• **Task brief**
Format the lines of the records from the one containing "Across the balcony" through the one containing "694 centimetres", inclusive, as a Markdown table with columns Row and Line. Skip blank lines and leave out everything outside that range.

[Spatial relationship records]
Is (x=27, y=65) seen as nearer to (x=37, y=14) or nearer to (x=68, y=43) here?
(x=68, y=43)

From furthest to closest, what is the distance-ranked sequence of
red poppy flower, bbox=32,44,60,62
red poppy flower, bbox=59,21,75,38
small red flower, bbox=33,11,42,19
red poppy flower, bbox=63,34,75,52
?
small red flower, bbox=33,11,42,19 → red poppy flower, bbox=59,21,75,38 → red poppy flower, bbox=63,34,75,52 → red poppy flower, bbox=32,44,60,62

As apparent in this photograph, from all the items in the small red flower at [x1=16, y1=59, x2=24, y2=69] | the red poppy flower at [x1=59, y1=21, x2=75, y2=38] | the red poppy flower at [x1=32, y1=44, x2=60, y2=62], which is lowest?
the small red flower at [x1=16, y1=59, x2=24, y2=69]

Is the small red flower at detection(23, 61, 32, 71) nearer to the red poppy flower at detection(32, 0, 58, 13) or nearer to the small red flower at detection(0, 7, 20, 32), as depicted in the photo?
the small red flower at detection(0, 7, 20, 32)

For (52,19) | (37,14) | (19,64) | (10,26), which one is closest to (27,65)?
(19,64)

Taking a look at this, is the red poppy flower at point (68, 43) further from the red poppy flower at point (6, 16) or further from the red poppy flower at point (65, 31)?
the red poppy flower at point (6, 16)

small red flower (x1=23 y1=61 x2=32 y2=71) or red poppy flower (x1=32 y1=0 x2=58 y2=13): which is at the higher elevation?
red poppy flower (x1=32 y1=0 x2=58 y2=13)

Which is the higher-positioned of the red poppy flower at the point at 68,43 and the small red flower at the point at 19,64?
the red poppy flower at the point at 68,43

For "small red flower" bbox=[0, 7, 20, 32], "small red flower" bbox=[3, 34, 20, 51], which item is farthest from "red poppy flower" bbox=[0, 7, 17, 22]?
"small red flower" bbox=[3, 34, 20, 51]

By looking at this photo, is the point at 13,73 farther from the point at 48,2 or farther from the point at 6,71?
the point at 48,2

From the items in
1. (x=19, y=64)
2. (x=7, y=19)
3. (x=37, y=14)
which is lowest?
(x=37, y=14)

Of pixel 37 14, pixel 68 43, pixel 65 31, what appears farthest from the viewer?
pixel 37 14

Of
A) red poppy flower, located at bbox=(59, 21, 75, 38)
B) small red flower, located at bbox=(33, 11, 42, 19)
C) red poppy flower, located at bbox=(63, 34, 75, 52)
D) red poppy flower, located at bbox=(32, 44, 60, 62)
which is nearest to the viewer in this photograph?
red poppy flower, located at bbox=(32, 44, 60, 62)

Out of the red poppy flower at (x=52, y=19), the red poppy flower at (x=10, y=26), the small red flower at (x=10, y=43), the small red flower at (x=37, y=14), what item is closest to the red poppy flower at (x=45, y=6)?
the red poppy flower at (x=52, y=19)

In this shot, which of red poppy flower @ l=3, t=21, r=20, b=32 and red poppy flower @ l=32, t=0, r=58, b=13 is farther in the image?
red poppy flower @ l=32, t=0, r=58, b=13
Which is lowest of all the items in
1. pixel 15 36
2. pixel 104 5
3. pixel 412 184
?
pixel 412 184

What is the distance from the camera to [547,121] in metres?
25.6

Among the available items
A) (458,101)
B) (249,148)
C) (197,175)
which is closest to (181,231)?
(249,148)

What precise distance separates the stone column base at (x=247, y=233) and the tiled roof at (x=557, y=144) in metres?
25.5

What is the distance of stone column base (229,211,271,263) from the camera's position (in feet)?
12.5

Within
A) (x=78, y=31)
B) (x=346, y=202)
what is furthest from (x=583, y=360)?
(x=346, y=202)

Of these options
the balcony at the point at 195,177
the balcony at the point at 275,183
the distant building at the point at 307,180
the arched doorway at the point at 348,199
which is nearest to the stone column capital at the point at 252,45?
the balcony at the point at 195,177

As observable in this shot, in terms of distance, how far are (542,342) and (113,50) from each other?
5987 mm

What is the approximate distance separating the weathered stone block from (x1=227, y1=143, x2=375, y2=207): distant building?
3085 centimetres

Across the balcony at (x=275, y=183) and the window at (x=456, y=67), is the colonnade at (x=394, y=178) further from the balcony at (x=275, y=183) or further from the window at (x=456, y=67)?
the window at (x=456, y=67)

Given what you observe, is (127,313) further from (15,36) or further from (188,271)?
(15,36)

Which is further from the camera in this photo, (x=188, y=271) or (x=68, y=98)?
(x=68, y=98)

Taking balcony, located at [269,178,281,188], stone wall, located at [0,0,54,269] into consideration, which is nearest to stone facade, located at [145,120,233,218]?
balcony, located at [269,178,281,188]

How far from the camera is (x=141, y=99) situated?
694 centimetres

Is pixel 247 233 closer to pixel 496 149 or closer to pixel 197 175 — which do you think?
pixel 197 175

--

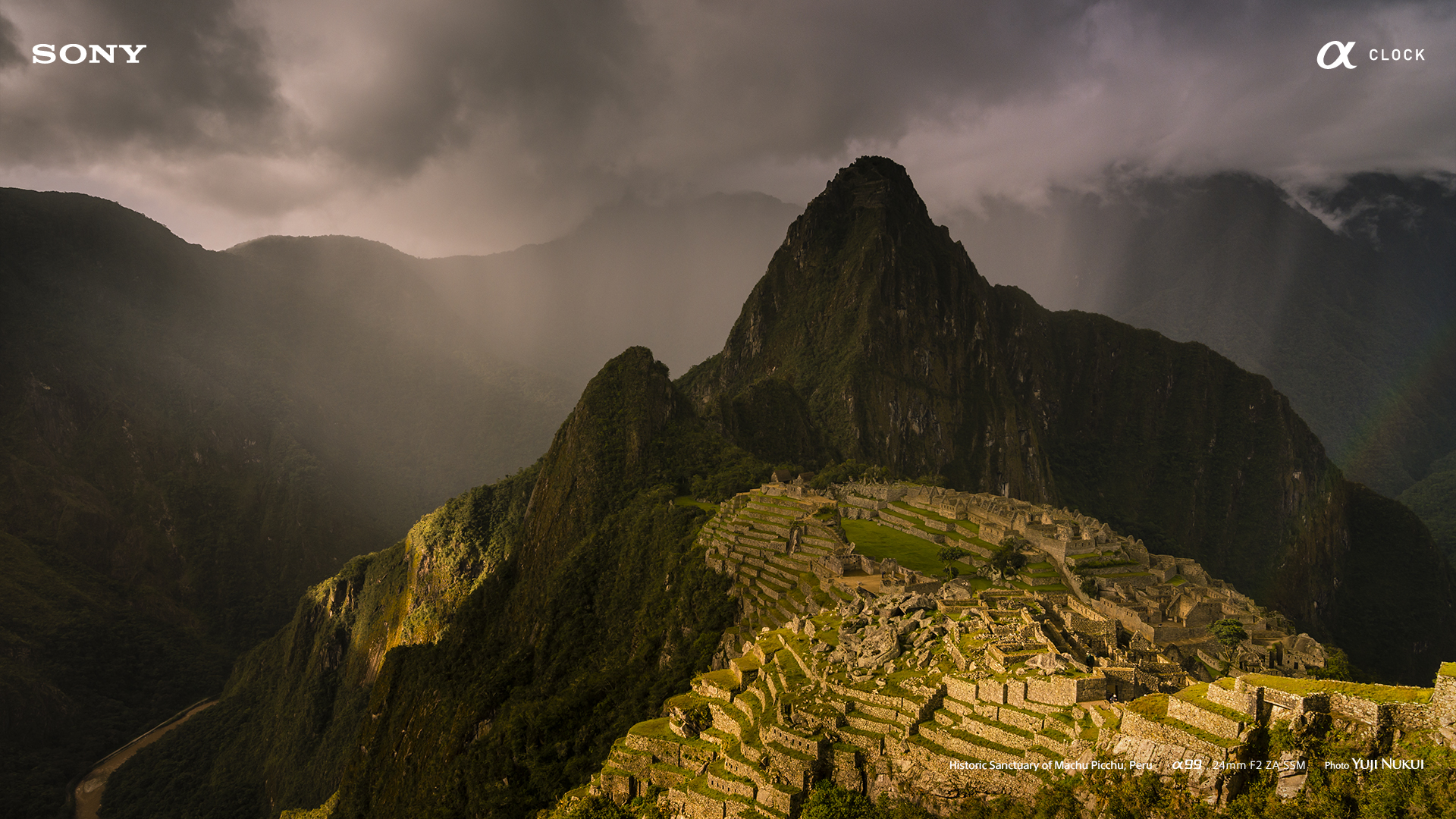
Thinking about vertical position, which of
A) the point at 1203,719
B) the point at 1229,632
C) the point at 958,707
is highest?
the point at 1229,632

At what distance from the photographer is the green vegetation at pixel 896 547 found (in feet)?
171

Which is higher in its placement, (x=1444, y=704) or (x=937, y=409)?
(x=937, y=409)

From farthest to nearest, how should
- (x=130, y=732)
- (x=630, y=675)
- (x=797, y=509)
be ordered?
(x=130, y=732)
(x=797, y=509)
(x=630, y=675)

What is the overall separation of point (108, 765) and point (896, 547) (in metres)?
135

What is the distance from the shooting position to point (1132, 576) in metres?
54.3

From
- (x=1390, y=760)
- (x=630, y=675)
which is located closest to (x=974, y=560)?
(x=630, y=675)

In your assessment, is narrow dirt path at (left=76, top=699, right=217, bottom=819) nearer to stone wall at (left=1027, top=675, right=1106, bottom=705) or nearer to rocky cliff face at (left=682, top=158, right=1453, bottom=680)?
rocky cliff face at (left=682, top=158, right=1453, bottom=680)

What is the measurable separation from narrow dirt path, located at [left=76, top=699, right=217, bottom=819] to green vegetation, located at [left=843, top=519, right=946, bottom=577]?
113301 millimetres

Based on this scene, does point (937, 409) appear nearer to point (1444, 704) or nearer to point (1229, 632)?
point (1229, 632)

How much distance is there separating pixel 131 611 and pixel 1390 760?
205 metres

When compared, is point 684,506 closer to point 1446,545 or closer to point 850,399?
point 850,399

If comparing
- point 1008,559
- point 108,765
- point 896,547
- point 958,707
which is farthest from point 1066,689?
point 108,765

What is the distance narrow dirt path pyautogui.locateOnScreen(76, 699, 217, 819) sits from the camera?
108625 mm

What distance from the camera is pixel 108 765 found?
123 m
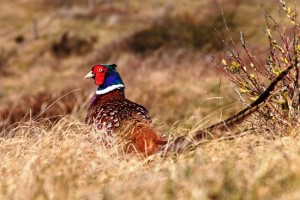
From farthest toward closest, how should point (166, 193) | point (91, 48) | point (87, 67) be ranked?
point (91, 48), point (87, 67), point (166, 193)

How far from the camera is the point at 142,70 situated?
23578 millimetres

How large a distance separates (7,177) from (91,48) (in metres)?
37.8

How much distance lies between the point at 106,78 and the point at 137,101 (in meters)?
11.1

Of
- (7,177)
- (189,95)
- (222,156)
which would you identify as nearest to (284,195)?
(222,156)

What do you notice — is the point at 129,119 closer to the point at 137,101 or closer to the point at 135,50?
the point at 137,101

• **Response for this exercise**
| Row | Line |
|---|---|
| 1 | Across the balcony at (x=275, y=183) and the window at (x=456, y=67), is the colonnade at (x=394, y=178) further from the balcony at (x=275, y=183) or further from the window at (x=456, y=67)? |
| 2 | the window at (x=456, y=67) |
| 3 | Given what you observe, is (127,313) further from (15,36) or further from (188,271)? |
| 4 | (15,36) |
| 5 | Which is further from the camera in this photo, (x=188, y=271) or (x=68, y=98)? |
| 6 | (x=68, y=98) |
| 7 | Taking balcony, located at [269,178,281,188], stone wall, located at [0,0,54,269] into consideration, which is nearest to stone facade, located at [145,120,233,218]? |
| 8 | balcony, located at [269,178,281,188] |
| 9 | How far from the camera is (x=141, y=99) situated? |
| 10 | 694 centimetres |